- [RECORDED INFORMATION]:
+===+

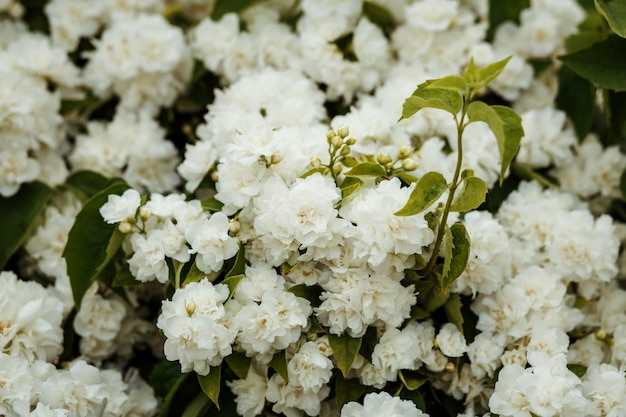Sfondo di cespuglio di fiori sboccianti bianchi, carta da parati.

+===+

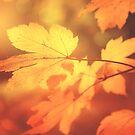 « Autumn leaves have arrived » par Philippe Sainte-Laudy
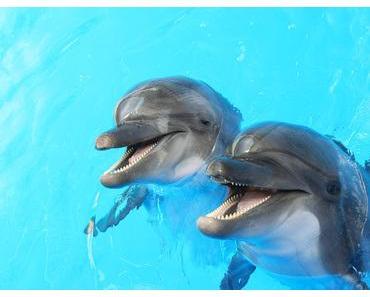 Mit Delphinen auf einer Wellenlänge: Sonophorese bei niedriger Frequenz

+===+

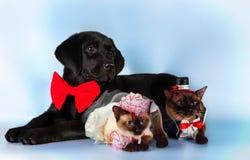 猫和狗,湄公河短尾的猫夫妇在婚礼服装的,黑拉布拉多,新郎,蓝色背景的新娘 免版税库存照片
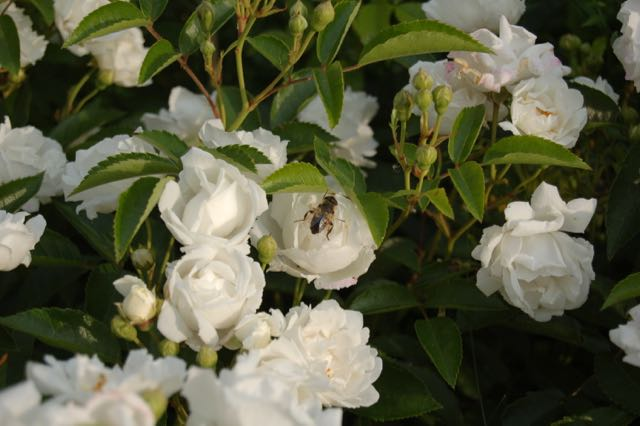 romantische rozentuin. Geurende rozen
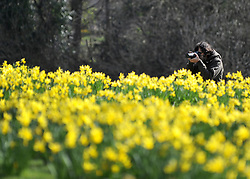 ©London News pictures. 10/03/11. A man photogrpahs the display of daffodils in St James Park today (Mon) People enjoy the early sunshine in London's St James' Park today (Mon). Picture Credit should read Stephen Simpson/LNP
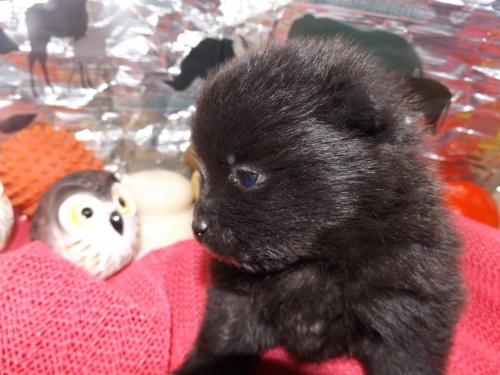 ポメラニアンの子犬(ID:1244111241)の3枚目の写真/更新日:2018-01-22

+===+

- [TASK DETAILS]: Here the job is to copy the stretch of records from the line containing "read Stephen Simpson/LNP" through the line containing "ポメラニアンの子犬(ID:1", word for word. Leave every picture out.

- [TASK ANSWER]:
 ©London News pictures. 10/03/11. A man photogrpahs the display of daffodils in St James Park today (Mon) People enjoy the early sunshine in London's St James' Park today (Mon). Picture Credit should read Stephen Simpson/LNP
 ポメラニアンの子犬(ID:1244111241)の3枚目の写真/更新日:2018-01-22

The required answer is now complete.